Defendant previously appealed from his 2004 conviction, as well as from the sentencing court's subsequent order which specified and informed defendant that the court would resentence him pursuant to the Drug Law Reform Act (L 2005, ch 643), to a term of eight years. A panel of this Court (40 AD3d 538 [2007], lv denied 9 NY3d 880 [2007]) affirmed the judgment and order, and remanded for resentencing. At resentencing, defendant did not exercise his right to withdraw his resentencing application. He asserted, however, that he should not be sentenced as a second felony offender based on his 1994 conviction because the plea allocution in that case was constitutionally defective. He also asserted that the statutory bar to such an untimely claim (see CPL 400.21[7][b];[8]) should not apply because the attorney who represented him in 2004 was ineffective for failing to raise the issue.

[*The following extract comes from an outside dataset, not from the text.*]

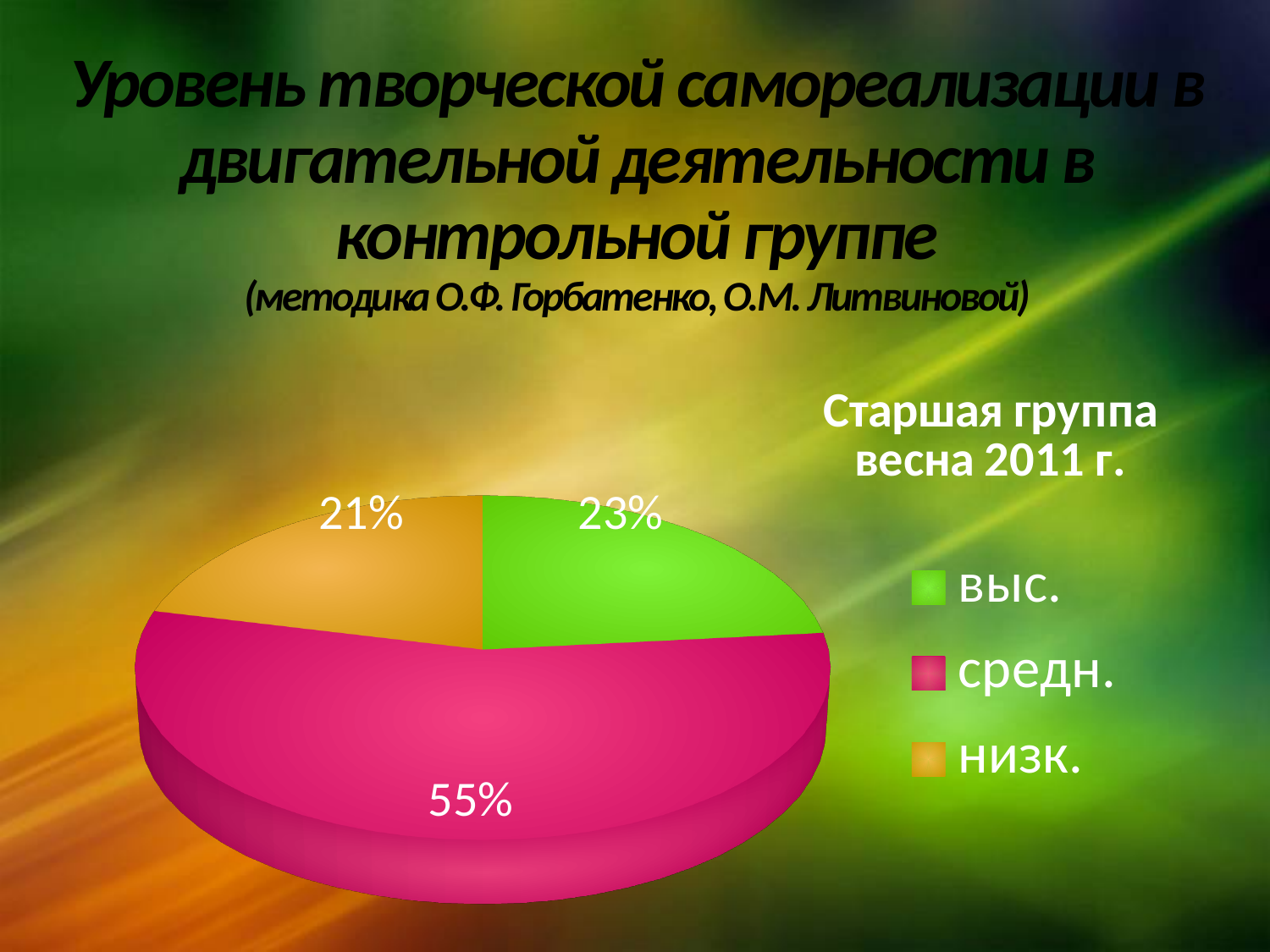
What is the difference between the 'средн.' and 'выс.' values? 32% What is the value for the 'средн.' slice? 55% What is the difference between the 'выс.' and 'низк.' values? 2% Which category has the smallest share of the pie? низк. How many slices does the pie chart have? 3 What is the value for the 'выс.' slice? 23% What is the title of the chart? Старшая группа весна 2011 г. Which is larger, the 'средн.' slice or the 'низк.' slice? средн. Which category has the largest share of the pie? средн. How many entries does the legend list? 3 What kind of chart is shown on the slide? pie chart What is the value for the 'низк.' slice? 21%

Initially, we conclude that this ineffective assistance claim is unreviewable on direct appeal because the record does not explain counsel's reasons for declining to challenge the predicate conviction (see People v Love, 57 NY2d 998 [1982]). Defendant made a pro se CPL 440.10 motion to vacate the judgment in which he alleged ineffective assistance, but since he did not obtain leave to appeal to this Court, the issues raised on that motion are not reviewable (see CPL 450.15[1]; 460.15; People v Villegas, 298 AD2d 122, 123 [2002], lv denied 99 NY2d 565 [2002]).

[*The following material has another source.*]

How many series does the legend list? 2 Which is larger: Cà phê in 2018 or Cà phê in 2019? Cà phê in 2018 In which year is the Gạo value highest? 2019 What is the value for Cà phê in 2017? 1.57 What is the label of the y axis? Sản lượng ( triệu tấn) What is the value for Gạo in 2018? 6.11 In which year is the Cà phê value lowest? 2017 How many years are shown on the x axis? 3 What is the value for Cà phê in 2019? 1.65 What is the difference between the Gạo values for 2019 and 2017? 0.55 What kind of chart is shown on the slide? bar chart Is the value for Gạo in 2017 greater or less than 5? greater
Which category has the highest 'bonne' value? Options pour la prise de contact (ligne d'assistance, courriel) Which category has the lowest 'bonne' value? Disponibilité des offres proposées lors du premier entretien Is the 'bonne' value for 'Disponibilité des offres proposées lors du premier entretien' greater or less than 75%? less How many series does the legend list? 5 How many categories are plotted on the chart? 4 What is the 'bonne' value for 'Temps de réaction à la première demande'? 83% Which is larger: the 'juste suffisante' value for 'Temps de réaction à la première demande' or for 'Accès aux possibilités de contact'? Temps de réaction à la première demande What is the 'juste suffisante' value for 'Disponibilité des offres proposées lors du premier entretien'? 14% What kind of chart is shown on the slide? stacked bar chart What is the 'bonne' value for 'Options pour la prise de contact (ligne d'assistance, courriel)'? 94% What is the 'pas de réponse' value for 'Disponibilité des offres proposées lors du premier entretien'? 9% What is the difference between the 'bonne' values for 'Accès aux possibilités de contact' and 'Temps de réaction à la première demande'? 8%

Furthermore, even to the extent the existing record permits review of this claim, it is still procedurally defective. To the extent reviewable on direct appeal, defendant could have raised this issue on his prior appeal to this Court. Instead, defendant challenged his second felony offender adjudication on different grounds, and raised an ineffective assistance claim limited to another aspect of counsel's performance. Moreover, the pertinent portion of the DRLA (L 2005, ch 643, § 1) provides that an appeal from a new sentence imposed under this provision "may be based on the grounds that (i) the term of the new sentence is harsh or excessive; or (ii) that the term of the new sentence is unauthorized as a matter of law." Although we need not decide whether this provision permits a defendant, on an appeal from a resentence, to claim ineffective assistance at resentencing, there is no reason to believe it permits such a defendant to claim ineffective assistance at the original sentencing (cf. People v Winthrow, 38 AD3d 323 [2007] [DRLA resentencing does not permit defendant to relitigate predicate felony status]).

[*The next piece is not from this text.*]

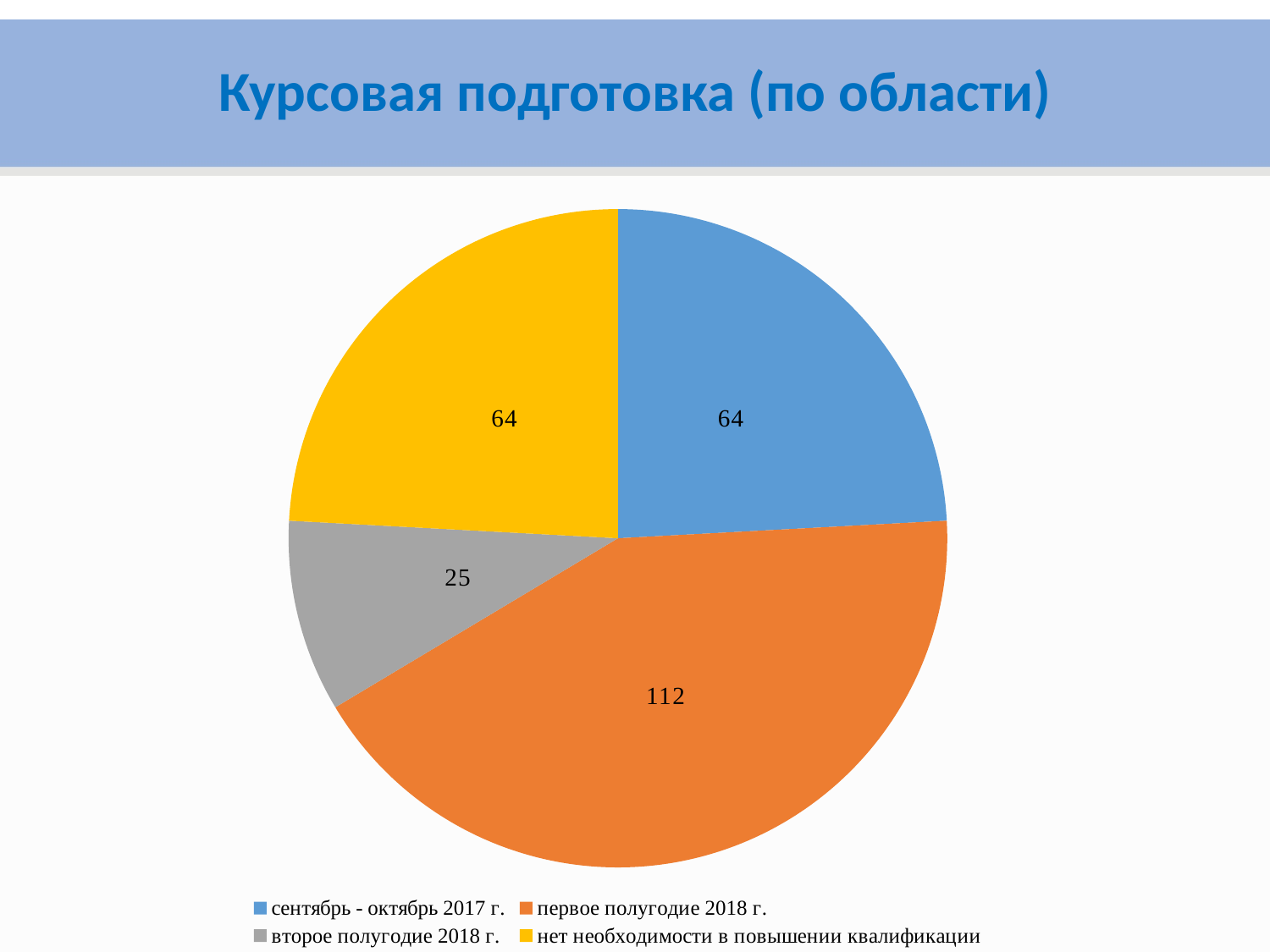
What is the difference between the values for 'первое полугодие 2018 г.' and 'нет необходимости в повышении квалификации'? 48 What is the value for 'первое полугодие 2018 г.'? 112 What is the total of all the values shown in the pie chart? 265 Which category has the largest slice of the pie? первое полугодие 2018 г. Which colour represents 'нет необходимости в повышении квалификации' in the legend? yellow What is the value for 'сентябрь - октябрь 2017 г.'? 64 Which is larger: the value for 'сентябрь - октябрь 2017 г.' or the value for 'второе полугодие 2018 г.'? сентябрь - октябрь 2017 г. How many categories does the pie chart have? 4 Which category has the smallest slice of the pie? второе полугодие 2018 г. What type of chart is shown on the slide? pie chart What is the value for 'второе полугодие 2018 г.'? 25 What is the title of the chart on the slide? Курсовая подготовка (по области)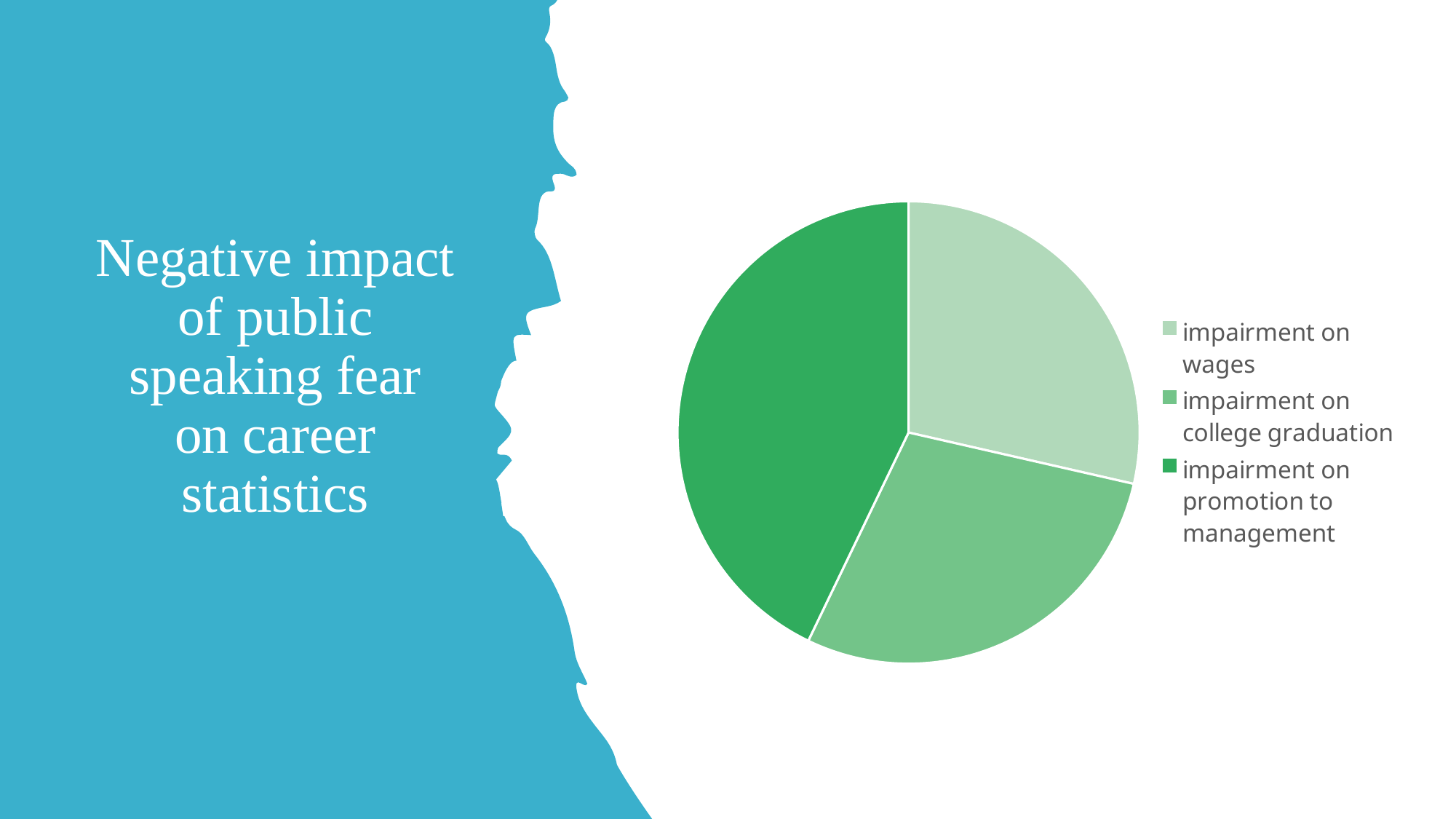
How many slices does the pie chart have? 3 Which legend entry is shown in the darkest green colour? impairment on promotion to management How many entries does the legend of the pie chart list? 3 Which slice is larger: impairment on promotion to management or impairment on college graduation? impairment on promotion to management Which slice is larger: impairment on promotion to management or impairment on wages? impairment on promotion to management Which category has the largest slice of the pie chart? impairment on promotion to management What is the title text shown on the slide next to the pie chart? Negative impact of public speaking fear on career statistics What kind of chart is shown on the slide? pie chart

As an alternative holding, we also reject defendant's ineffective assistance claim on the merits (see People v Benevento, 91 NY2d 708, 713-714 [1998]; see also Strickland v Washington, 466 US 668 [1984]). A challenge to the constitutionality of the 1994 plea would have been futile (see People v Harris, 61 NY2d 9, 15-16 [1983]), because the minutes of the allocution cast no doubt on defendant's guilt or the voluntariness of his plea (see People v Toxey, 86 NY2d 725 [1995]; People v Moore, 71 NY2d 1002 [1988]). Accordingly, it was objectively reasonable for counsel to let the predicate felony conviction go unchallenged (see People v Lane, 60 NY2d 748, 751 [1983]).

On the present appeal, defendant also argues that the new sentence of eight years is excessive and should be reduced as an exercise of discretion in the interest of justice. Since the identical claim was rejected on the prior appeal from the proposed sentence, the present claim is barred by the doctrine of res judicata (see People v Walker, 265 AD2d 254 [1999], lv denied 94 NY2d 908 [2000]), and there is nothing in the above-quoted section of the DRLA to suggest that a defendant is entitled to raise the same excessiveness issue twice. As an alternative holding, we perceive no basis for reducing the new sentence.